L’école La Mennais, dans le quartier Petite-Patrie, à Montréal

En conséquence, des responsables de services de garde prennent parfois eux-mêmes les choses en main. Récemment, l’école La Mennais, dans le quartier montréalais de la Petite-Patrie, a sollicité l’aide des parents pour tenter de trouver quelqu’un pour s’occuper d’une jeune élève handicapée le soir après l’école.

Au centre de services scolaire de Montréal (CSSDM), on répond qu’on a « les mêmes défis » qu’ailleurs en matière de pénurie de personnel dans les services de garde. « Malgré cette difficulté, le service aux élèves et aux parents est maintenu », écrit son porte-parole Alain Perron.

Quant à l’appel lancé par l’école La Mennais, il précise que la jeune élève fréquente une école spécialisée qui n’offre pas le service de garde et que pour « rendre service aux parents, la fillette pouvait bénéficier du service de garde ».

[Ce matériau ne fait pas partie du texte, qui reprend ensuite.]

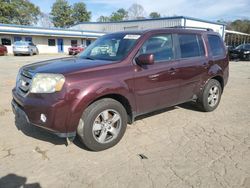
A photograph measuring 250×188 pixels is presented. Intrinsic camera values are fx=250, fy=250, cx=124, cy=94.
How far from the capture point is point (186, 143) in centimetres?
421

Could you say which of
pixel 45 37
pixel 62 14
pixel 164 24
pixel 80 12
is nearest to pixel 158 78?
pixel 164 24

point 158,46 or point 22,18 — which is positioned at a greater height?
point 22,18

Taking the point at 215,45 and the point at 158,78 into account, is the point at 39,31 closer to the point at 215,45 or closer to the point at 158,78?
the point at 215,45

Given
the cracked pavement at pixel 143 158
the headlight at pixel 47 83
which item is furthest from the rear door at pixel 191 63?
the headlight at pixel 47 83

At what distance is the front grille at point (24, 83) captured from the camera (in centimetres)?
376

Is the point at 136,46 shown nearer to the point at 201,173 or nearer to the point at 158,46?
the point at 158,46

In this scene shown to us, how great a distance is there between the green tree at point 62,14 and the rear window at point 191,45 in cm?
7202

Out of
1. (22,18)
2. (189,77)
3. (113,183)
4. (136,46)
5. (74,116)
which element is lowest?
(113,183)

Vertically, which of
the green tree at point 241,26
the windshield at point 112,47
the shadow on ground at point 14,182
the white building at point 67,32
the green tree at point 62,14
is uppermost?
the green tree at point 62,14

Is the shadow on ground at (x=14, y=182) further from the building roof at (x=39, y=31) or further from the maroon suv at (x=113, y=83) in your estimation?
the building roof at (x=39, y=31)

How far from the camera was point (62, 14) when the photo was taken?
2857 inches

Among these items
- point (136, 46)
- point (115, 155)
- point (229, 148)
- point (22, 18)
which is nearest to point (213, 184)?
point (229, 148)

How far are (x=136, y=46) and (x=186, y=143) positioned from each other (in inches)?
72.7

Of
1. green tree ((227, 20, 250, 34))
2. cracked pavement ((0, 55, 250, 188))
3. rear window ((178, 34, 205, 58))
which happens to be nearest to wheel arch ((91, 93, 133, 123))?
cracked pavement ((0, 55, 250, 188))
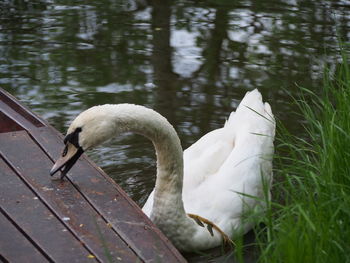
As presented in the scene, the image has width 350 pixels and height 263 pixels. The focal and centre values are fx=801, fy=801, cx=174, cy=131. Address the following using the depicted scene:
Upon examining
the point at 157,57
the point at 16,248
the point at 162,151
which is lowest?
the point at 157,57

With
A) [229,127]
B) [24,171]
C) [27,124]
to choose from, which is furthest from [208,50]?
[24,171]

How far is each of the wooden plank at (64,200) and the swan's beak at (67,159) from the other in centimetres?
7

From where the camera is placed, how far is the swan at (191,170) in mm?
4074

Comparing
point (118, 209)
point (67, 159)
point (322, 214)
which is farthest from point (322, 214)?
point (67, 159)

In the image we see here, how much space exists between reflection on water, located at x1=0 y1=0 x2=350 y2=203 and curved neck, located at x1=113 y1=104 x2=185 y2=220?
0.84 meters

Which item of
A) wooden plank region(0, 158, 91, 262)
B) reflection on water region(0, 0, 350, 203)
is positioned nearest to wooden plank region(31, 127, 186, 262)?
wooden plank region(0, 158, 91, 262)

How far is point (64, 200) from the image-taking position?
3.74m

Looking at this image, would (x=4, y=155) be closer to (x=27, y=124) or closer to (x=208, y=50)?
(x=27, y=124)

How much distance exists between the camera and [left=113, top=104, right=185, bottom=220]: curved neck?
4203mm

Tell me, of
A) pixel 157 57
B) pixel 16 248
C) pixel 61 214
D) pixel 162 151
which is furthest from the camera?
pixel 157 57

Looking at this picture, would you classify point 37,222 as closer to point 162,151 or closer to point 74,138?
point 74,138

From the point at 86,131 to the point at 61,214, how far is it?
2.01 feet

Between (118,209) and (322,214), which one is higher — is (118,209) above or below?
below

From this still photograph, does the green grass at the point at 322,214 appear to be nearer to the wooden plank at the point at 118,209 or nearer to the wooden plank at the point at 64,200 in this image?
the wooden plank at the point at 118,209
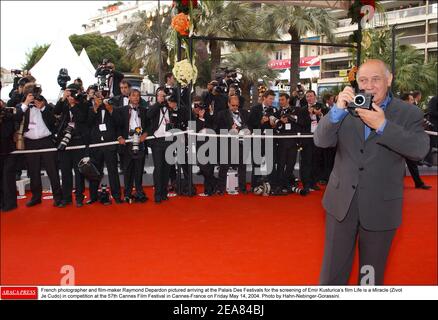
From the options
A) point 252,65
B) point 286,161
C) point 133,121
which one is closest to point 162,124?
point 133,121

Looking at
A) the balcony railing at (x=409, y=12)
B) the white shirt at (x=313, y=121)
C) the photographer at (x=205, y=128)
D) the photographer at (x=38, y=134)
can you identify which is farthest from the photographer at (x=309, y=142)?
the balcony railing at (x=409, y=12)

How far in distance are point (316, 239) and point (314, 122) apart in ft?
9.46

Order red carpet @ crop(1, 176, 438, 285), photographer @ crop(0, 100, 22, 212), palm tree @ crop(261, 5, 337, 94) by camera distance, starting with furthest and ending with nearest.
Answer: palm tree @ crop(261, 5, 337, 94) → photographer @ crop(0, 100, 22, 212) → red carpet @ crop(1, 176, 438, 285)

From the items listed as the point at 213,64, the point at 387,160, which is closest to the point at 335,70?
the point at 213,64

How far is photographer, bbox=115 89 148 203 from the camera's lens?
6305 millimetres

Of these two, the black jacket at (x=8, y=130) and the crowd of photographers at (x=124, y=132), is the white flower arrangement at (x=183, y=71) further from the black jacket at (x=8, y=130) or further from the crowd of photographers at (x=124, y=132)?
the black jacket at (x=8, y=130)

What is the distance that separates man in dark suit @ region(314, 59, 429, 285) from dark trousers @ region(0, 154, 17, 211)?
16.0ft

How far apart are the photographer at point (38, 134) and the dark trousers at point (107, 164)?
18.7 inches

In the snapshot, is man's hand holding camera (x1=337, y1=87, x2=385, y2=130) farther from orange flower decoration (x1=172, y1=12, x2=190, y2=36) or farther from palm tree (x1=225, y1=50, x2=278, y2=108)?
palm tree (x1=225, y1=50, x2=278, y2=108)

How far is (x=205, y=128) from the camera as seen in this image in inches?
277

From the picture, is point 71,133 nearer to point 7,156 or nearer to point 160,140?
point 7,156

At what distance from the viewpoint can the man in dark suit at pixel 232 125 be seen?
6.93 metres

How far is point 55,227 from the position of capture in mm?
5051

Certains centres de services de la province ont toujours les mêmes exigences en matière de compétences demandées aux éducatrices en service de garde. Il faut ainsi être titulaire d’un diplôme de 5année du secondaire, mais aussi avoir une attestation d’études professionnelles en service de garde. Un cours de secourisme est aussi demandé.

Président de la Fédération du personnel de soutien scolaire (FPSS-CSQ), Éric Pronovost constate lui aussi que c’est « très aléatoire » d’un CSS à l’autre.

Mais « oui, de plus en plus, on fait appel à des éducatrices et éducateurs non qualifiés », constate-t-il.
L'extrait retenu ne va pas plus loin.